• Stated goal:
Transcribe the passage of the fountain pen review that begins at the words "Given the pen’s" and stops after "at this seam.".

• Text segment:
▼▼▼

When searching for budget-friendly fountain pens with flex nibs, most people immediately turn to Noodler’s. Fountain Pen Revolution may be a lesser-known brand, but after using several of their pens, I’ve been rather impressed with the bang-for-the-buck they offer. So when I saw that they offer a flex nib pen for under $20, I had to see if it was my cup of tea.
Materials & Construction
The Darjeeling is made of acrylic that FPR offers in a variety of solid colors, as well as a clear demonstrator version. The acrylic is sturdy but definitely has a budget feel to it. It also has a distinctive smell that’s similar to what you’d find with Noodler’s resin pens, though it’s certainly not as pungent. Don’t expect the odor to fade anytime soon, though; I’ve had this pen for almost six months and the smell is just as strong as the day I received it.
Also Read: Opus 88 Koloro Demonstrator Review
The cap screws on and takes 1.75 twists to remove. It features a clip and cap bands that are made of metal and they protrude slightly from the rest of the cap, to the point where you can definitely notice them when running your fingers across. It’s possible that this may be the result of a design decision, but it feels more like the result of imprecise manufacturing tolerances. This suspicion is bolstered by the fact that the cap rings themselves are loose on my pen and can easily be wiggled back and forth within their grooves. On the plus side, the clip is quite flexible and I find it to be a pleasure to use.
One thing I’m certainly not fond of is the included converter, which failed on me the first time I inked it up. Specifically, it started leaking from the slide mechanism that operates the piston. On their website, FPR claims they inspect every pen they sell, but I’m left wondering if that inspection also extends to the included converters. Failure aside, I don’t enjoy the design of the converter, either. Because the converter uses a sliding mechanism to move the piston rather than a twisting one, it’s harder to make finer adjustments such as when you might want to prime the feed. I tend to prime the feed relatively frequently on budget flex pens to prevent railroading, so any obstacle to doing that can result in frustration. Fortunately, because the Darjeeling accepts standard international converters, I was able to use a spare converter I had, but it’s safe to say the leaky converter didn’t exactly leave the best first impression on me.
Given the pen’s non-metal, seamless construction, it would seem to be a solid candidate for use as an eyedropper, and I can report that it is…with a few caveats. The barrel’s one-piece construction means it won’t leak, but using silicone grease on the threads that pair the section to the barrel is a must. I tried going without it, and the pen quickly started leaking at this seam.

▲▲▲

• Extracted material:
▼▼▼

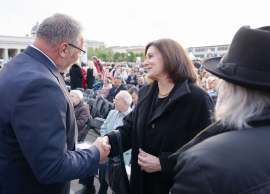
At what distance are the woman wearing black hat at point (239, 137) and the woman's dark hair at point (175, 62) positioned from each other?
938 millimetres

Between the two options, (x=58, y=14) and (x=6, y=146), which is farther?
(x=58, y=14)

▲▲▲
▼▼▼

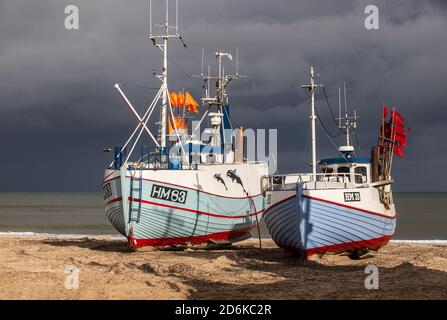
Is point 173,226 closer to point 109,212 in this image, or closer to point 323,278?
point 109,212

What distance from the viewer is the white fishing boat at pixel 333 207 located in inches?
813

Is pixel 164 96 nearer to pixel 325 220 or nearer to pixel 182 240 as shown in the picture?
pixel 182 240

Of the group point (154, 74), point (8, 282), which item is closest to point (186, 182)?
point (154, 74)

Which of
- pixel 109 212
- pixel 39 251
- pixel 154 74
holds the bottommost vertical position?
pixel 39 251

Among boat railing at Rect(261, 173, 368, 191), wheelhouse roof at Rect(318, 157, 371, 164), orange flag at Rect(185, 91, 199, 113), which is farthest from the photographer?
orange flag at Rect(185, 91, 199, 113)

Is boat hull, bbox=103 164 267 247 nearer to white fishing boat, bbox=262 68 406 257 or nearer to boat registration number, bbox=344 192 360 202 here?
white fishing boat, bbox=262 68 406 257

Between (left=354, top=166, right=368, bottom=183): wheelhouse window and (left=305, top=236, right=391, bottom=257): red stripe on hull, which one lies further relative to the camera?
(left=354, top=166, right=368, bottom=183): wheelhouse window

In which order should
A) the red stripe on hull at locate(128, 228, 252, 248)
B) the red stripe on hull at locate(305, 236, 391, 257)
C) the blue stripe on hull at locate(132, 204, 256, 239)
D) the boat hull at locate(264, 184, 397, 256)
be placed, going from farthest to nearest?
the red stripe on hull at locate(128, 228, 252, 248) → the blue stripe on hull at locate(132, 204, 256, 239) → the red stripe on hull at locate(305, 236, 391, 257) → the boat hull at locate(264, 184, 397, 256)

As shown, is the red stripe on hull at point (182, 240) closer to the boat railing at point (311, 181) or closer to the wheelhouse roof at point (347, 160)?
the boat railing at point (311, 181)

▲▲▲

• Solution to this task:
Given the pen’s non-metal, seamless construction, it would seem to be a solid candidate for use as an eyedropper, and I can report that it is…with a few caveats. The barrel’s one-piece construction means it won’t leak, but using silicone grease on the threads that pair the section to the barrel is a must. I tried going without it, and the pen quickly started leaking at this seam.